Twenty-six states, including Indiana, took the feds to court.
The ink was barely dry on the Education Department’s vast rewrite before 10 separate federal lawsuits were filed by 26 states, various membership organizations, and individual plaintiffs across the country.
The essential elements of each lawsuit share a common theme: The Biden administration’s new Title IX rule is illegal, unconstitutional, and “arbitrary and capricious” under the Administrative Procedure Act—the federal law that governs all agency rulemaking.
The Administrative Procedure Act requires courts to “hold unlawful and set aside agency action” that is “arbitrary, capricious, an abuse of discretion, or otherwise not in accordance with law”; “contrary to constitutional right, power, privilege, or immunity”; or “in excess of statutory jurisdiction, authority, or limitations, or short of statutory right.”
In six of the 10 federal lawsuits, judges have already issued decisions and temporarily enjoined the revised Title IX rule from taking effect, citing the same “arbitrary and capricious” nature of the regulation.
As a result, there are already temporary injunctions in place against the rule’s application in 22 states.

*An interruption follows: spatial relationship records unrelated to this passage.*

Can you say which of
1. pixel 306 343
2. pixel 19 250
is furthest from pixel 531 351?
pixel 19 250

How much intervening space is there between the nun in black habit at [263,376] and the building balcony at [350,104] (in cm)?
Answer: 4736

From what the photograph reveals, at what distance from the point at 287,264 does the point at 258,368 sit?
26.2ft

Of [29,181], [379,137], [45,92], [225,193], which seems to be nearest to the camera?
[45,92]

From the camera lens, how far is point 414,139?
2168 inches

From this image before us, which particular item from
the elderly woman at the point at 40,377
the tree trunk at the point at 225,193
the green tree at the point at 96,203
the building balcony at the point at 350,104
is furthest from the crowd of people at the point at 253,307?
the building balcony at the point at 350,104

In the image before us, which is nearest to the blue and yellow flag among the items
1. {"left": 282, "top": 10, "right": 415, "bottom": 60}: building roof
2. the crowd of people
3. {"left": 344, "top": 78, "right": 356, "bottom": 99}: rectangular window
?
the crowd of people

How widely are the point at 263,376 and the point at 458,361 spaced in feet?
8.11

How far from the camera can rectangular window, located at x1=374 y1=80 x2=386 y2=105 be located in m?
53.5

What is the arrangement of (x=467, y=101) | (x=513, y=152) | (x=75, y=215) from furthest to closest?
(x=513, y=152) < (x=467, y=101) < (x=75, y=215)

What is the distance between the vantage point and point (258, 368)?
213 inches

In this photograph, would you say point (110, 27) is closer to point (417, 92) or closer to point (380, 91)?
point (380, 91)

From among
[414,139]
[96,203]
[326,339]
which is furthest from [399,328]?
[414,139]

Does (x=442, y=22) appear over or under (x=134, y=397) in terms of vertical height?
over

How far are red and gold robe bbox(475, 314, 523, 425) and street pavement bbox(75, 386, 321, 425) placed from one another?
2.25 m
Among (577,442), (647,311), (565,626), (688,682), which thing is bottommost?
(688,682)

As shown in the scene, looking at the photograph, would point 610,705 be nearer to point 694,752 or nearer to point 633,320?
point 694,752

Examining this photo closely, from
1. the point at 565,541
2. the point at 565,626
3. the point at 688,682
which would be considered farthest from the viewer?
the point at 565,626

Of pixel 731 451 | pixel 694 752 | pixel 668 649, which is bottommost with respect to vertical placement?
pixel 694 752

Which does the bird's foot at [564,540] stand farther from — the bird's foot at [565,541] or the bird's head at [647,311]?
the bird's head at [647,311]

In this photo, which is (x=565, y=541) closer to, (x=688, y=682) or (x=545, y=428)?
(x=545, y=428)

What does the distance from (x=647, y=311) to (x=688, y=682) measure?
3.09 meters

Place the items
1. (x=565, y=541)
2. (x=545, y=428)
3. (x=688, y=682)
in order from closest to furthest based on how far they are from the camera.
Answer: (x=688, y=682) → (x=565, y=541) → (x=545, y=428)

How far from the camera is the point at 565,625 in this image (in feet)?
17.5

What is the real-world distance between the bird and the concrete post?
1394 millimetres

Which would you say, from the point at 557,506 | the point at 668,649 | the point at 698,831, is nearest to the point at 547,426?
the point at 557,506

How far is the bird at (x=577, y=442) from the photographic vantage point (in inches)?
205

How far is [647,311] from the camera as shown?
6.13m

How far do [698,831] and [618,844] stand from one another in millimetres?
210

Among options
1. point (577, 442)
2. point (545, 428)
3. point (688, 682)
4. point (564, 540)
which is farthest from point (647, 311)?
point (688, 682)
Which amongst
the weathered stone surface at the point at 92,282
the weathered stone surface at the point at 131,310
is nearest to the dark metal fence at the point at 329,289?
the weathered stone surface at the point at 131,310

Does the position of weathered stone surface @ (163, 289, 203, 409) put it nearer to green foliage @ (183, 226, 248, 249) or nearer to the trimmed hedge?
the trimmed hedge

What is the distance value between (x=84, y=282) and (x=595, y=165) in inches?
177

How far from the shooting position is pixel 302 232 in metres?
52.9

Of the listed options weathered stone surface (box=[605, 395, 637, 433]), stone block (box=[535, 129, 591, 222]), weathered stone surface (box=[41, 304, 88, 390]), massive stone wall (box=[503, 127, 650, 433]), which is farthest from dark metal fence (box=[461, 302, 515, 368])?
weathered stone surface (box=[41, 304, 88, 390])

Further, a federal district court in Kansas enjoined the department’s enforcement of the 2024 Title IX rule in a unique manner that impacts educational institutions nationwide. In addition to blocking enforcement in the specific plaintiff states (i.e., Alaska, Kansas, Utah, and Wyoming), it blocked enforcement at the more than 680 colleges and universities attended by the children of members of the plaintiff membership organizations anywhere in the country.
So Harris/Biden decided to take it to the Supreme Court, which isn’t going to get involved. So the injunctions against implementing this change stand.